Двигаясь с юга, фашисты взяли город Бадахос, затем Касерес. Марокканцы, которых навербовал в свою армию Франко, творили неслыханные зверства в завоеванных районах. На аренах для корриды тысячами расстреливали людей, города предавались разграблению.
4 сентября пала Талавера, важный опорный пункт республиканцев. Это почти под Мадридом. Напуганное быстрым продвижением фашистов, правительство наконец зашевелилось. Вокруг Мадрида начали возводить оборонительные укрепления, рыть окопы.
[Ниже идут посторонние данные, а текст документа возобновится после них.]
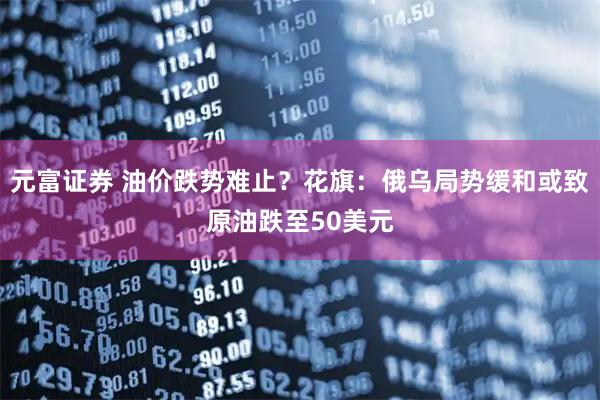 元富证券 油价跌势难止？花旗：俄乌局势缓和或致原油跌至50美元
Но время было упущено.
Под нажимом коммунистов премьер-министр подписал декрет о земле, который гласил: ни одного безземельного крестьянина! И сразу же в отряды влились новые силы, силы деревни.
Коммунисты убедили наконец Кабальеро использовать рвущиеся в бой интернациональные бригады. Берзин посоветовал Рохо укрепить этими бригадами, как лучшими силами, Центральный фронт Мадрида.
Был подписан и указ о политических комиссарах. В отрядах ввели строгую дисциплину. Коммунисты добились приказа о всеобщей мобилизации.
Город на глазах менял свой облик. Здания были увешаны лозунгами: «Все на фронт!», «Мадрид должен стать могилой фашизма», «Но пасаран!» Улицы, перегороженные баррикадами из мешков с песком, придавали городу мрачный вид. Кафе пустовали. Одиночные прохожие торопились по своим делам, будто забыли сделать что-то самое важное перед роковым событием.